| Stated exercise |
Can you copy the text on the Trinity and the nature of love between "The chapter" and "comparison into focus.", inclusive, swapping "matter" for "physical substance" wherever it appears?

| Selected text |
The Trinity and the Nature of Love | Fr. Christopher Rengers | Ignatius Insight
The Trinity and the Nature of Love | Fr. Christopher Rengers | From the November 2007 issue of
Homiletic & Pastoral Review
http://www.ignatiusinsight.com/features2007/crenger_trinityhpr_nov07.asp
It is only through revelation that we have come to know that God is one and three. To
understand the doctrine completely is beyond human ability. But to explore the
Holy Trinity by appealing to reason and human experience is very worthwhile.
In fact,
the Trinity, as the struggles of the first centuries of Christianity show, must
be discussed in order to define who Jesus is and why Mary may be called Mother
of God. Our most common Christian gesture and the words that go with it in the
Sign of the Cross turn our thoughts to the Trinity. This simple practice
presents us with contrasting mysteries, bringing together suffering, mortal
human nature and unchangeable, eternal divine nature. The tracing of the cross
points to painful death while the words point to the source of all life, the
Holy Trinity.
Prayerful
contemplation, discussion and exploration have a continuing purpose. The
fullness of all life, creativity and power that is in the Trinity provides ever-expanding
horizons for contemplation, thought and incorporation in helpful, practical
ways into human life. Two "explorers" almost a millennium apart offer
viewpoints of unique interest. They are the little-known Richard of St. Victor
and our present Holy Father, Benedict XVI. The latter's work An Introduction to
Christianity [1] appeared originally in German in 1968, and is not magisterial teaching. It is
rather the product of a profound philosopher and theologian. It delves into the
ultimate nature of reality in the Trinity and the ultimate meaning of person.
The chapter
"Belief in the Triune God" makes a helpful comparison between the nature of
matter as now conceived in physics and the nature of substance and relation in
the Trinity. The phrase quoted to explain the structure of matter as "parcels
of waves" brings the comparison into focus.

| Dataset content |

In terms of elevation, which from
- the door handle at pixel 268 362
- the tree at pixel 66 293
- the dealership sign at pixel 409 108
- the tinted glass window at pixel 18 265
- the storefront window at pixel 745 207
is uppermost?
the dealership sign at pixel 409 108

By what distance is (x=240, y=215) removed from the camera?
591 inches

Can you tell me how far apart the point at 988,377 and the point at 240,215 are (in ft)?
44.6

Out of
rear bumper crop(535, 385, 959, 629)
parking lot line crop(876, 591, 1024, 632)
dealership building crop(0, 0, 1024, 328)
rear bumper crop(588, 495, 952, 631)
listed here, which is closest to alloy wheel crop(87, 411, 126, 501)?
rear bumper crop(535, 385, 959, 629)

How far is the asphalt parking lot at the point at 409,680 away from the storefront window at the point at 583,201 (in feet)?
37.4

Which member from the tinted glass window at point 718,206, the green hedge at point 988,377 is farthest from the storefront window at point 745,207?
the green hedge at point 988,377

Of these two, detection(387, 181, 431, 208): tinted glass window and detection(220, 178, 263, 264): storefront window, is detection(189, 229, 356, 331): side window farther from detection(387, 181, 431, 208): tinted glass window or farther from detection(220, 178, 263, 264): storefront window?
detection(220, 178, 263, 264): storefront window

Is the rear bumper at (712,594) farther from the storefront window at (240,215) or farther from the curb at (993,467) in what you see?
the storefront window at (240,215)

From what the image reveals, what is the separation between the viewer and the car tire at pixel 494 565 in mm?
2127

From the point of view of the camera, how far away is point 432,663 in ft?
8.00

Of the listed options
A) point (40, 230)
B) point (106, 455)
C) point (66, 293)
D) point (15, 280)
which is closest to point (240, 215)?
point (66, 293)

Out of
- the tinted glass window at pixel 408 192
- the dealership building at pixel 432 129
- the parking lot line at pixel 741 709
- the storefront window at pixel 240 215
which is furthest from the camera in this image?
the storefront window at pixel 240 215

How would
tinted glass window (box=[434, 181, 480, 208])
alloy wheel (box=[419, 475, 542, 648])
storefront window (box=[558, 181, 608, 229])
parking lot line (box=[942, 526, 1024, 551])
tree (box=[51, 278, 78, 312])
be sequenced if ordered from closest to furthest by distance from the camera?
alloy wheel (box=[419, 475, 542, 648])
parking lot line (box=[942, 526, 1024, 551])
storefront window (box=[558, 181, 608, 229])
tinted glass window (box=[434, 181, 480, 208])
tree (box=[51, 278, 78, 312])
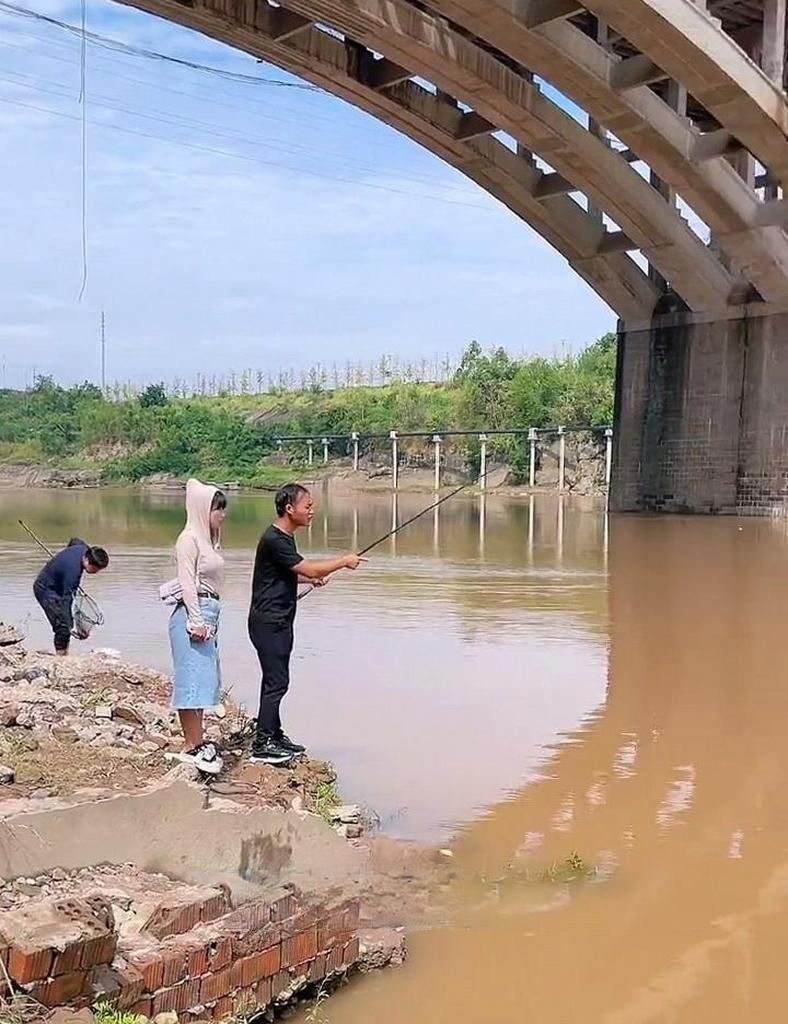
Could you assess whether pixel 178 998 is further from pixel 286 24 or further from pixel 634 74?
pixel 286 24

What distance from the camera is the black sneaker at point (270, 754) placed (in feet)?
16.4

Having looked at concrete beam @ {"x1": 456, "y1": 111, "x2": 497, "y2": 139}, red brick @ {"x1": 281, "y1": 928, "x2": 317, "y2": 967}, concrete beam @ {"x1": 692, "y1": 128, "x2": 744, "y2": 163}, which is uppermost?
concrete beam @ {"x1": 456, "y1": 111, "x2": 497, "y2": 139}

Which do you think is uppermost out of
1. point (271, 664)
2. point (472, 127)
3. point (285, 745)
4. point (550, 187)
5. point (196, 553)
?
point (472, 127)

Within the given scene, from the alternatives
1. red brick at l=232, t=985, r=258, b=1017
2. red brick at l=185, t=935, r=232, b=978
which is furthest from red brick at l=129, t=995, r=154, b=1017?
red brick at l=232, t=985, r=258, b=1017

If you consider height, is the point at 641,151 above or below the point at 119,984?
above

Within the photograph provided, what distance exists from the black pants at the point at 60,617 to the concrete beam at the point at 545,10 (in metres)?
12.4

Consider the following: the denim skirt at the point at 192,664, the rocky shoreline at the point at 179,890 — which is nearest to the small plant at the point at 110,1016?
the rocky shoreline at the point at 179,890

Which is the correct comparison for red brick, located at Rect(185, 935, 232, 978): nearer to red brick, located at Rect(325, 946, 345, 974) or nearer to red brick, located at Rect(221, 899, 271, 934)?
red brick, located at Rect(221, 899, 271, 934)

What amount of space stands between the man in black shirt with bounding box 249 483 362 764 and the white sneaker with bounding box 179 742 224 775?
36 centimetres

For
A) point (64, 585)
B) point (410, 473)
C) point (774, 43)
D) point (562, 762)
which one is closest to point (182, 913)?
point (562, 762)

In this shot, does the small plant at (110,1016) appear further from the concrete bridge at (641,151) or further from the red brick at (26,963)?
the concrete bridge at (641,151)

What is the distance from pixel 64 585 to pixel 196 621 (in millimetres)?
3504

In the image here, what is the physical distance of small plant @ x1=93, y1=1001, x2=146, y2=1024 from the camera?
2533 millimetres

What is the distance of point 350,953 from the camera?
325 centimetres
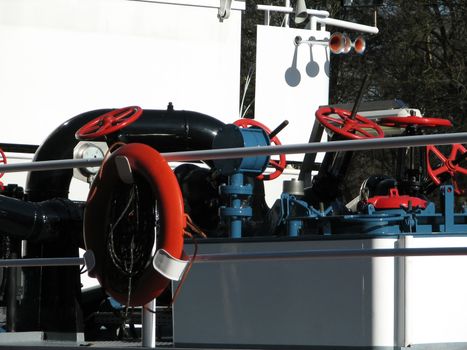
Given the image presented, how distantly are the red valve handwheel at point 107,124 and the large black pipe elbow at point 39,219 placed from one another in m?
0.54

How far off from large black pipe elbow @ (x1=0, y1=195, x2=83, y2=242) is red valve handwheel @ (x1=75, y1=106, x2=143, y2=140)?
542 mm

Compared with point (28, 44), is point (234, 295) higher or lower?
lower

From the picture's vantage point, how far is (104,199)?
18.9 ft

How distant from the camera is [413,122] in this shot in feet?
25.2

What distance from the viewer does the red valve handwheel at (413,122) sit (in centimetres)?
754

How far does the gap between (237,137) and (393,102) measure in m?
1.77

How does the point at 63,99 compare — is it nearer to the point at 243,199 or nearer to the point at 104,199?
the point at 243,199

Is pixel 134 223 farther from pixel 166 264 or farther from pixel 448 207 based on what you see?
pixel 448 207

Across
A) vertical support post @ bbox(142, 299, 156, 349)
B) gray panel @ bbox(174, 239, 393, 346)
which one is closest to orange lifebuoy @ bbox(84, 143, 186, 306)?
vertical support post @ bbox(142, 299, 156, 349)

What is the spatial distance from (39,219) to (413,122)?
102 inches

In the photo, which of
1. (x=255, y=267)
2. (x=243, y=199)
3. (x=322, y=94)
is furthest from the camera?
(x=322, y=94)

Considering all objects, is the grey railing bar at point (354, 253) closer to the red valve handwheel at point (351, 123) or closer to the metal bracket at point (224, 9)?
the red valve handwheel at point (351, 123)

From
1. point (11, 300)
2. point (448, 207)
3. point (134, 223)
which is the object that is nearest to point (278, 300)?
point (134, 223)

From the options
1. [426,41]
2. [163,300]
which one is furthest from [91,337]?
[426,41]
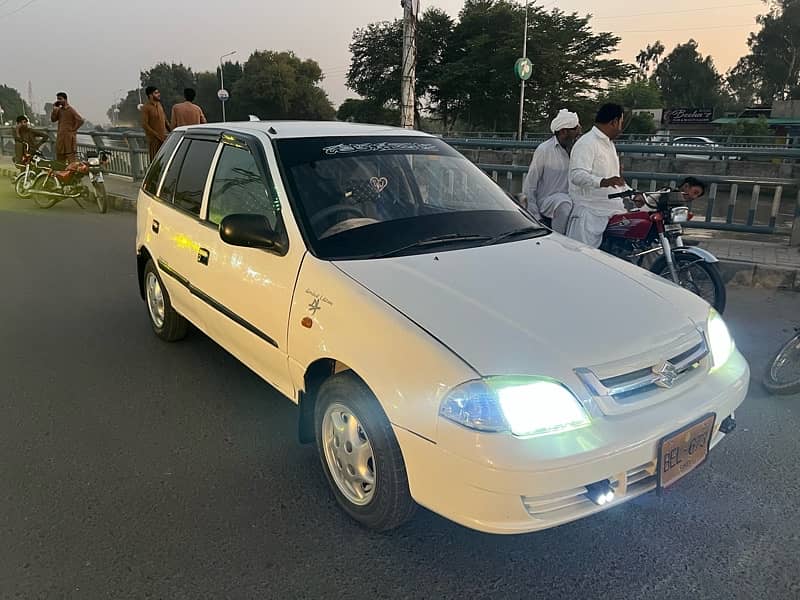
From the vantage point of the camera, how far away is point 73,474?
300 centimetres

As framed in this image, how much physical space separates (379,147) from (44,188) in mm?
11801

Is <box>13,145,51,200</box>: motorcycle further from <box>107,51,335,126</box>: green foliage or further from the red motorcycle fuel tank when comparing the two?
<box>107,51,335,126</box>: green foliage

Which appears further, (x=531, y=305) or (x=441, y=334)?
(x=531, y=305)

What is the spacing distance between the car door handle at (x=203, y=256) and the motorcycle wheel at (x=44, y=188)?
1082cm

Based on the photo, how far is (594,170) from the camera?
498 centimetres

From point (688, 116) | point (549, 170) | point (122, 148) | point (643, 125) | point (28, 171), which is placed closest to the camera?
point (549, 170)

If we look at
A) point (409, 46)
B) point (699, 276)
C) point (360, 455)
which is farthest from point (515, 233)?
point (409, 46)

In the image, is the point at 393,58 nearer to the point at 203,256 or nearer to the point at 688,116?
the point at 688,116

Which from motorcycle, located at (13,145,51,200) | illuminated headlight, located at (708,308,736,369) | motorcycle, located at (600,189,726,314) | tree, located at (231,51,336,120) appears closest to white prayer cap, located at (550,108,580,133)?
motorcycle, located at (600,189,726,314)

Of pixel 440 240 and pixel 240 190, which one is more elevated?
pixel 240 190

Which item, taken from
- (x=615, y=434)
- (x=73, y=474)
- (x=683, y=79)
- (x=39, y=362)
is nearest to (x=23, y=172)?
(x=39, y=362)

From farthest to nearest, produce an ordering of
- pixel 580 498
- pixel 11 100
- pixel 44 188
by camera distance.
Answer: pixel 11 100 < pixel 44 188 < pixel 580 498

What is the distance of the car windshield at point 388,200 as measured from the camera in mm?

| Expected output |
The chapter
"Belief in the Triune God" makes a helpful comparison between the nature of
physical substance as now conceived in physics and the nature of substance and relation in
the Trinity. The phrase quoted to explain the structure of physical substance as "parcels
of waves" brings the comparison into focus.